▶ [EXCERPT PROVIDED]:
In June 2001, the FASB issued SFAS No. 141, Business Combinations and No. 142, Goodwill and Other Intangible Assets. Under the new rules, goodwill and indefinite lived intangible assets are no longer amortized but are reviewed annually for impairment. Separable intangible assets that are not deemed to have an indefinite life will continue to be amortized over their useful lives. The amortization provisions of SFAS No. 142 apply to goodwill and intangible assets acquired after June 30, 2001. With respect to goodwill and intangible assets acquired prior to July 1, 2001, the Company will apply the new accounting standards beginning January 1, 2002. We are currently assessing the financial impact SFAS No. 141 and No. 142 will have on our consolidated financial statements.
In accordance with Statement of Financial Accounting Standard No. 109, Accounting for Income Taxes, the Company reviewed the likelihood of realizing the future benefit of its tax loss carryforwards. Based on consistent and growing profitability over the past four years and reasonably expected continuation of these trends, the Company has now cumulatively reduced its valuation allowance against its loss carryforwards by $35 million. In the previous year quarter, the Company reduced its valuation allowance by $20 million and, based on continued improving results, a further benefit was recorded this period to reduce the valuation allowance by an additional $15 million. Valuation allowances totaling more than $75 million remain and may be reversed benefiting results in future periods.

▶ [THE TASKS]:
[1] Answer these from the accounting excerpt:
(a) In what month and year did the FASB issue SFAS No. 141 and No. 142?
(b) By how much did the Company reduce its valuation allowance in the previous year quarter?
(c) What total of valuation allowances remains?
[2] Please reproduce word for word the part of the accounting excerpt starting with "In accordance with" and going on through "in future periods.".
The material after the accounting excerpt isn't needed here.

▶ [EXTRACTED DATA]:
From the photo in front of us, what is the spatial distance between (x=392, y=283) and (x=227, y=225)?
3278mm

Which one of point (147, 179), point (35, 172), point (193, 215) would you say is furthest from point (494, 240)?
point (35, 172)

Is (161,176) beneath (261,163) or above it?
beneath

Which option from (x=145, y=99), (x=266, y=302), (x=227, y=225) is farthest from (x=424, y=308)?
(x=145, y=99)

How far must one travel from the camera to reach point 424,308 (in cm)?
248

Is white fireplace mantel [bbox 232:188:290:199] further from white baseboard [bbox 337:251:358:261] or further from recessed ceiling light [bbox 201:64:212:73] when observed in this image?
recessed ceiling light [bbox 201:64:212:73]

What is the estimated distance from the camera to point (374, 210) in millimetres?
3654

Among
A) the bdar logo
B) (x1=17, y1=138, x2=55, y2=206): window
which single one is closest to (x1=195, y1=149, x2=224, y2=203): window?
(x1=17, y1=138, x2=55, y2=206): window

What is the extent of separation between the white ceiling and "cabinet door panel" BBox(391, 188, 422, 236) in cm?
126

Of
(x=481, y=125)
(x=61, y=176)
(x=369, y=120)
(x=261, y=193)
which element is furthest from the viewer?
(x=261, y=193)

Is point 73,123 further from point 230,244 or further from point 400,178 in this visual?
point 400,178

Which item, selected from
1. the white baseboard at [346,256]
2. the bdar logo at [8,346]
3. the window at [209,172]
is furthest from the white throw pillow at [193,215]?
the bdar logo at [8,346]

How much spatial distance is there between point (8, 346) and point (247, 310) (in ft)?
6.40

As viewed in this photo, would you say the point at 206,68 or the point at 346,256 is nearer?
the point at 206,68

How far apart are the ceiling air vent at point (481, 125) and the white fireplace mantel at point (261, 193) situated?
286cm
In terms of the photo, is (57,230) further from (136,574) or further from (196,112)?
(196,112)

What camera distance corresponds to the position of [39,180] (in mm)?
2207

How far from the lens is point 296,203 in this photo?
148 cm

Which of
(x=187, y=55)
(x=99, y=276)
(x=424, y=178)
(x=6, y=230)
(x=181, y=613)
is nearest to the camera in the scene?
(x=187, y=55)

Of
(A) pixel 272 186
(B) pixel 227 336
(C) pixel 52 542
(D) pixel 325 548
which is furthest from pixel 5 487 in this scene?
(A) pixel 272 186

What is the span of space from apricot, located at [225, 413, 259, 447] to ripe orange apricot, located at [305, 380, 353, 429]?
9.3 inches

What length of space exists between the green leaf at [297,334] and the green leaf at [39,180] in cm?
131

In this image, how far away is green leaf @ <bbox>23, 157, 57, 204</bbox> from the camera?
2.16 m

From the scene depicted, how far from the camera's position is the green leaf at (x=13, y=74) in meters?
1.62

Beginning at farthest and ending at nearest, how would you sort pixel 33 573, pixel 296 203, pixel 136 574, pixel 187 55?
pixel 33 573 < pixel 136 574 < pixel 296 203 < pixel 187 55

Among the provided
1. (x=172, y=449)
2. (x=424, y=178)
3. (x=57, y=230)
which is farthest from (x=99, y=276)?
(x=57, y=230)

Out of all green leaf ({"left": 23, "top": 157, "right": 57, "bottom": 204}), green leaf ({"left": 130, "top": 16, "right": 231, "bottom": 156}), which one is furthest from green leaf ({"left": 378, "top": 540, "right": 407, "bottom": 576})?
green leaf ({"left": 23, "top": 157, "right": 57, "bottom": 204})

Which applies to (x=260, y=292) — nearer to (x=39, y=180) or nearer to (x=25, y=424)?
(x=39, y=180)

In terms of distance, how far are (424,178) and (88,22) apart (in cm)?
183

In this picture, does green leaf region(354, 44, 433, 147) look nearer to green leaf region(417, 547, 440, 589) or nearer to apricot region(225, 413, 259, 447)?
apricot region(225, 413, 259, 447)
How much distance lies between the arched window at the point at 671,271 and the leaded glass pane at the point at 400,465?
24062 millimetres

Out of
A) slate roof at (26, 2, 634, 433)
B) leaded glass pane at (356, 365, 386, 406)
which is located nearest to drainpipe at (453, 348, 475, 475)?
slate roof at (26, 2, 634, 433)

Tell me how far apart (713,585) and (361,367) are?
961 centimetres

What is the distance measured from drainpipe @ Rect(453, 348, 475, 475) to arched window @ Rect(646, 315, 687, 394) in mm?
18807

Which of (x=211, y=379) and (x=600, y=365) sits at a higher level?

▶ [RESPONSES TO THE EXERCISE]:
[1]
(a) June 2001
(b) $20 million
(c) More than $75 million

[2]
In accordance with Statement of Financial Accounting Standard No. 109, Accounting for Income Taxes, the Company reviewed the likelihood of realizing the future benefit of its tax loss carryforwards. Based on consistent and growing profitability over the past four years and reasonably expected continuation of these trends, the Company has now cumulatively reduced its valuation allowance against its loss carryforwards by $35 million. In the previous year quarter, the Company reduced its valuation allowance by $20 million and, based on continued improving results, a further benefit was recorded this period to reduce the valuation allowance by an additional $15 million. Valuation allowances totaling more than $75 million remain and may be reversed benefiting results in future periods.